■ **THE EXERCISE**:
Reproduce word for word the lines below, from the one containing "From this image, does" through the last line.

■ **DATA LISTING**:
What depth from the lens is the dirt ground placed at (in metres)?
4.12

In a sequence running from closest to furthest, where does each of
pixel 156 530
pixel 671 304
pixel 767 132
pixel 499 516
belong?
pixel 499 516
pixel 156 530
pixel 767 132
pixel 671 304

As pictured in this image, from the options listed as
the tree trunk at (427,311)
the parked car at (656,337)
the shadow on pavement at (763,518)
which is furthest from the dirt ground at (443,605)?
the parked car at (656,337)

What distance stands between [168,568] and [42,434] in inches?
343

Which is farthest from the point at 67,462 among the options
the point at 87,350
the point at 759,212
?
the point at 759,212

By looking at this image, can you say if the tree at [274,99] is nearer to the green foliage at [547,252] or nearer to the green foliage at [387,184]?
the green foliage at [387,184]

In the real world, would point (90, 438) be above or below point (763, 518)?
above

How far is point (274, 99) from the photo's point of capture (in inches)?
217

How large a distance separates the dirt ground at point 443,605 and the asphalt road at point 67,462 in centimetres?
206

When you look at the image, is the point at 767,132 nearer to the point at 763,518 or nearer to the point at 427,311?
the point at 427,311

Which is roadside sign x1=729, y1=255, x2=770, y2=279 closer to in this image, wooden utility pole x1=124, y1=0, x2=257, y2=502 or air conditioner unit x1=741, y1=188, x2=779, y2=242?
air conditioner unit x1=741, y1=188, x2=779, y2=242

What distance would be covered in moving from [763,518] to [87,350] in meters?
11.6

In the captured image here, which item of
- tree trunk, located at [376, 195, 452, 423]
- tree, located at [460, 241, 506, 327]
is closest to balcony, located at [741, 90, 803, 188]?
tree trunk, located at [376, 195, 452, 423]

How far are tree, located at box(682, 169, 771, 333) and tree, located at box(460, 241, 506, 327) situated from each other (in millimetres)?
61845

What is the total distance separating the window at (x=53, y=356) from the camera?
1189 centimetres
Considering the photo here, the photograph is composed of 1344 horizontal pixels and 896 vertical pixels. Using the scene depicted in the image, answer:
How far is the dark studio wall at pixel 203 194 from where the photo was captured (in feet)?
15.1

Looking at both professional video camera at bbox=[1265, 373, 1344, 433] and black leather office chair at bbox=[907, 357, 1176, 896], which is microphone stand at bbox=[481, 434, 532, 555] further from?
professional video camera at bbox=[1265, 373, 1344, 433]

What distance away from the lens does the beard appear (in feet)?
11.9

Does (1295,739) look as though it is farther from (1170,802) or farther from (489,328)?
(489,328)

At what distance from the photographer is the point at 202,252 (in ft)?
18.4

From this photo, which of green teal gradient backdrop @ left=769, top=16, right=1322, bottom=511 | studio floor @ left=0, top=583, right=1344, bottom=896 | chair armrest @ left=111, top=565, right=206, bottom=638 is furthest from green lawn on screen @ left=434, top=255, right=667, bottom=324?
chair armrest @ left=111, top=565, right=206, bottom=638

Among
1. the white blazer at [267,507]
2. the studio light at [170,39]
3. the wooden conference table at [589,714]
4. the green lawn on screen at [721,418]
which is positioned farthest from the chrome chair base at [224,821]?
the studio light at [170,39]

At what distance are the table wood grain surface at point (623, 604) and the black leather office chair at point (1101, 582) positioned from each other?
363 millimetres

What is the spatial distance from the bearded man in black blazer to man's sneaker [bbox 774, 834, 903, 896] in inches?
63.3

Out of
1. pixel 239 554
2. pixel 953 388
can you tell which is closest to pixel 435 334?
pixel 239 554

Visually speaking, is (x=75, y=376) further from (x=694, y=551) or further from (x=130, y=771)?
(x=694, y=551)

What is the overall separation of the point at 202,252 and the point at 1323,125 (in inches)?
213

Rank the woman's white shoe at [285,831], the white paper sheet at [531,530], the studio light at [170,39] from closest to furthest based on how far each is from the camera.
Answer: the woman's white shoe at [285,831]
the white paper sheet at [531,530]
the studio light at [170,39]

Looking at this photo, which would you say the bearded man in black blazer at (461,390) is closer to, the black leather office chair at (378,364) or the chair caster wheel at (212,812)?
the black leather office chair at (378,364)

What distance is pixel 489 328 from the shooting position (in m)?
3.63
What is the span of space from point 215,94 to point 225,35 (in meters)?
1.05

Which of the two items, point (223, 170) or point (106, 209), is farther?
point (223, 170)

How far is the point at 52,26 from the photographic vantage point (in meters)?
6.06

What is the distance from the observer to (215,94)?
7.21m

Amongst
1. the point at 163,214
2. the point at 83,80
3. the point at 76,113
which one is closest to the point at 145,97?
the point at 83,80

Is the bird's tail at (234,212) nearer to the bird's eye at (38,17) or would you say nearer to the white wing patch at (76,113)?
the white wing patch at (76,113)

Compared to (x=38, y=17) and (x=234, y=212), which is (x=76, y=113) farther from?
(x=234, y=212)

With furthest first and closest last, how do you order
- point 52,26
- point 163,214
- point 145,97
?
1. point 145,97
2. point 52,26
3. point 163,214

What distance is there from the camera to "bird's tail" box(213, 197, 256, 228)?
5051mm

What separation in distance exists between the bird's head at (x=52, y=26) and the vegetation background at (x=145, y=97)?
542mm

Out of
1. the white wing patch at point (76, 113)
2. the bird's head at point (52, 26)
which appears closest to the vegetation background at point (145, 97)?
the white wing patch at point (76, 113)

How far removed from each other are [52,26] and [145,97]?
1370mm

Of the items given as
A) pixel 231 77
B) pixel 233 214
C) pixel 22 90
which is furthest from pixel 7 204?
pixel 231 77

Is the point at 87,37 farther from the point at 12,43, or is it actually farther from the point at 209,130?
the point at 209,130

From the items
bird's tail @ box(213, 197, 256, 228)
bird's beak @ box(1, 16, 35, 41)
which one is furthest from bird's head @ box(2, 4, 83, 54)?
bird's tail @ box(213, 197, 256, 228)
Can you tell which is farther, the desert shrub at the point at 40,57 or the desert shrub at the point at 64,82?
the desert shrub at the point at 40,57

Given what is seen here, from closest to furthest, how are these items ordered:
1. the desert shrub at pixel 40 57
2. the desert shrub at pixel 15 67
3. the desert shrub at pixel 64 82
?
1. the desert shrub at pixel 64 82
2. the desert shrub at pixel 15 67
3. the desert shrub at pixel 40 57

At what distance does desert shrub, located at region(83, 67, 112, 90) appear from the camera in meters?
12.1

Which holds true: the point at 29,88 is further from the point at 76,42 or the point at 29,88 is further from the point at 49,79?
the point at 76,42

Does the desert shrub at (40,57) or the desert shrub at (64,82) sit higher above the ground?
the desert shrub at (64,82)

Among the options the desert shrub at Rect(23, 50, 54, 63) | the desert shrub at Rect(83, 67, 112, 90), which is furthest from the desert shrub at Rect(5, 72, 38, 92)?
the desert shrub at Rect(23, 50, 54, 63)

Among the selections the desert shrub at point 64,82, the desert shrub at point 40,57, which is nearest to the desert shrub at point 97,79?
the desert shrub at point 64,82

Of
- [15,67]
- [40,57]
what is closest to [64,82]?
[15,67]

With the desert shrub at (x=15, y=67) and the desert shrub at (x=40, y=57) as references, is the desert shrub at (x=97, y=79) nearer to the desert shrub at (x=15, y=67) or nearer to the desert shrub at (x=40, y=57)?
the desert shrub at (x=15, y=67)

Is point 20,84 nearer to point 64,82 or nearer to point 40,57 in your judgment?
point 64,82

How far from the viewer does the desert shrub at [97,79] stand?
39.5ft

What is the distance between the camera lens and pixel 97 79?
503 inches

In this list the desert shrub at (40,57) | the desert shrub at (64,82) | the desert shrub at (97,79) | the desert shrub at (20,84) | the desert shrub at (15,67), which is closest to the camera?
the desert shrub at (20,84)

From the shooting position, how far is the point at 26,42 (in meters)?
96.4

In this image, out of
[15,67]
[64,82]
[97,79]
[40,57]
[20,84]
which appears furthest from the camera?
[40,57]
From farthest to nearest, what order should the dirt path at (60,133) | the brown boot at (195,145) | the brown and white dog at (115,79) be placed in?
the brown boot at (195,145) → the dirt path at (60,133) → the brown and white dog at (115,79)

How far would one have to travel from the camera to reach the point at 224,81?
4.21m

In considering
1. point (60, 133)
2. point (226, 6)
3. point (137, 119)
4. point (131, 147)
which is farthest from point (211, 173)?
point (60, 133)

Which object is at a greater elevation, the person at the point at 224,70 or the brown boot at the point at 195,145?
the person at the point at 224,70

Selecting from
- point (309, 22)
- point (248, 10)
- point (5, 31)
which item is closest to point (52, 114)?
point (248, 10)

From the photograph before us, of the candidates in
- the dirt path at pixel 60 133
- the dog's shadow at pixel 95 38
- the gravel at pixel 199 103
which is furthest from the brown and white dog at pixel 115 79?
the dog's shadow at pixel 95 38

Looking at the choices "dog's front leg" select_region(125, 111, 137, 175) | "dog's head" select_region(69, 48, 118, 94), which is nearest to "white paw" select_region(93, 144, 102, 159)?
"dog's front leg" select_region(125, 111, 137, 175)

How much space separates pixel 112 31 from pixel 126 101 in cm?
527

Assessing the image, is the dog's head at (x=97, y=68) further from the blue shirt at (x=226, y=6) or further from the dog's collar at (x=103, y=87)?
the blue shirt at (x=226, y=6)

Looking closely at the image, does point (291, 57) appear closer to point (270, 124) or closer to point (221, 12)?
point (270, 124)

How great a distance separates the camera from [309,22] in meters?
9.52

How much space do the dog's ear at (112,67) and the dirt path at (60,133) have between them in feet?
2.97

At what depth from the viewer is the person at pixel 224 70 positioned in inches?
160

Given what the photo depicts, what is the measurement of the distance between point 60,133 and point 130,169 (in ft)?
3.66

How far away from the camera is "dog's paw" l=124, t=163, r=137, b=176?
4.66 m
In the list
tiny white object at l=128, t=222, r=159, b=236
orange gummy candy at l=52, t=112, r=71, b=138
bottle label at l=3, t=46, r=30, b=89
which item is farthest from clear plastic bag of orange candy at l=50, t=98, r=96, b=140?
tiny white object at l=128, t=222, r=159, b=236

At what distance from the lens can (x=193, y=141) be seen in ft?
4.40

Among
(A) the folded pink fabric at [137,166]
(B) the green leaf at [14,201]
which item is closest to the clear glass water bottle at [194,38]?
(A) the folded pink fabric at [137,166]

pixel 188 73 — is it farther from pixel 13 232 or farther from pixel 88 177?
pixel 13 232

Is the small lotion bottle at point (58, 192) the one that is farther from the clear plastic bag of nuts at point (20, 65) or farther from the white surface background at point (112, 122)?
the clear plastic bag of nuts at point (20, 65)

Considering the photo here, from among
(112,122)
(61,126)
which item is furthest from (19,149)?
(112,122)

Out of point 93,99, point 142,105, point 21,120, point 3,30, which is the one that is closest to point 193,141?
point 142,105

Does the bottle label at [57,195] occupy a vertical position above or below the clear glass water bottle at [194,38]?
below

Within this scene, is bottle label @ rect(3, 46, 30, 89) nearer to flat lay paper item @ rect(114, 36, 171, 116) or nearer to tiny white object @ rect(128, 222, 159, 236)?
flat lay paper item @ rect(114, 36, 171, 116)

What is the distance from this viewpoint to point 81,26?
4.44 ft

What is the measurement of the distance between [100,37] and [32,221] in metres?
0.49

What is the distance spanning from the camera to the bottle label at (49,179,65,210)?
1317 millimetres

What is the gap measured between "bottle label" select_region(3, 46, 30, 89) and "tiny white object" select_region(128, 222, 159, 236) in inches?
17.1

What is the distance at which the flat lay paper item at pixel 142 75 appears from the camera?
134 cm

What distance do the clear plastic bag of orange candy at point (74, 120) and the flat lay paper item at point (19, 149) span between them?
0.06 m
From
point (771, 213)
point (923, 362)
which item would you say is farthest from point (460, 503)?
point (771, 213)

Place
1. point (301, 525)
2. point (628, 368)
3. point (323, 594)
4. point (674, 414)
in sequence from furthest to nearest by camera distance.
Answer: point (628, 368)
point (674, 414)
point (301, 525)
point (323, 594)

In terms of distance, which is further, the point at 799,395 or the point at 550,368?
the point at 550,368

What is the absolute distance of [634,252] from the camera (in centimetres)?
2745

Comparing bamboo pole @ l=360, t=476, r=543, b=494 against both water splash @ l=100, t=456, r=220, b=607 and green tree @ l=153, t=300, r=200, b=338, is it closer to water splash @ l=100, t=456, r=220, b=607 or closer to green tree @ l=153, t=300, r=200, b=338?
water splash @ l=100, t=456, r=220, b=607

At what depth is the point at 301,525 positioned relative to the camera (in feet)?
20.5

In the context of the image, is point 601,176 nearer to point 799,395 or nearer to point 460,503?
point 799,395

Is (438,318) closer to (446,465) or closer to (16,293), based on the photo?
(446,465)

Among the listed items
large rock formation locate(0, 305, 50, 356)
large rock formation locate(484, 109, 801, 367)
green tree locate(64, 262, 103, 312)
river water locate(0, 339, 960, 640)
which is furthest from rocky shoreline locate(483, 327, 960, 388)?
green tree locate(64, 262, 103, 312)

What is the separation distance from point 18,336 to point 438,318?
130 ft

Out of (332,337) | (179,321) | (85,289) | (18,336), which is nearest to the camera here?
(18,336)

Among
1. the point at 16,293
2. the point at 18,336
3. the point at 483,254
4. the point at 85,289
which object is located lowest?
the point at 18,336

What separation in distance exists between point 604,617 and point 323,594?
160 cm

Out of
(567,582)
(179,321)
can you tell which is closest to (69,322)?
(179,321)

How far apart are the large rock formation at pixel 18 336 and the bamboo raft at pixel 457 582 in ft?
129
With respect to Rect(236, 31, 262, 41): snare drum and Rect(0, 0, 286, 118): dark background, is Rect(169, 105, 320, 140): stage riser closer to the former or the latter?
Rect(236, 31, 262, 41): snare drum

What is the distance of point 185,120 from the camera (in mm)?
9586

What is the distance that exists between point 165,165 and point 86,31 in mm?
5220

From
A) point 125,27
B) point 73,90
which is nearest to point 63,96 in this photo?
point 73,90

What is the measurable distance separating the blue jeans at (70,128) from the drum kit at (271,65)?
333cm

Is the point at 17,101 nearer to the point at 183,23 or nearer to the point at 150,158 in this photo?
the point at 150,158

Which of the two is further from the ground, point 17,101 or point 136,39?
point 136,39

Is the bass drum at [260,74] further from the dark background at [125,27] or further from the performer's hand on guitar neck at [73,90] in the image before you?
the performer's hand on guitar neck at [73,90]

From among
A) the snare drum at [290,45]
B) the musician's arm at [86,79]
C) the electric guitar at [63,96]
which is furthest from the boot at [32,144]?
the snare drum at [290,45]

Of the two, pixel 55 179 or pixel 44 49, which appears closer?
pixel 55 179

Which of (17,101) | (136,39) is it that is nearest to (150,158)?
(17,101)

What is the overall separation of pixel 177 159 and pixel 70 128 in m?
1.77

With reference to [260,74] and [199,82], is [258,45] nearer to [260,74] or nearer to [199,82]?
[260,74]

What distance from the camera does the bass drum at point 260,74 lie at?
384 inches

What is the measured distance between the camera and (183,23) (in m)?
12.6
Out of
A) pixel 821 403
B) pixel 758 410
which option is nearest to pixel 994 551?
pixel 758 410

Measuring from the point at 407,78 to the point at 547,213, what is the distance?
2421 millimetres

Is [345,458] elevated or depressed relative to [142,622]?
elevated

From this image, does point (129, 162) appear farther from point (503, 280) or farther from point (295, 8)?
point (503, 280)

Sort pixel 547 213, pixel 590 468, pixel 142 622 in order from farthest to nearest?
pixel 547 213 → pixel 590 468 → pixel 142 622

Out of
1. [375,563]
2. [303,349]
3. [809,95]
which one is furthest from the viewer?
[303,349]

■ **RESPONSE**:
From this image, does point (129, 162) appear farther from point (503, 280) or farther from point (295, 8)?
point (503, 280)

Sort pixel 547 213, pixel 590 468, pixel 142 622 in order from farthest to nearest?
pixel 547 213 → pixel 590 468 → pixel 142 622

Out of
1. [375,563]
2. [303,349]
3. [809,95]
which one is furthest from the viewer?
[303,349]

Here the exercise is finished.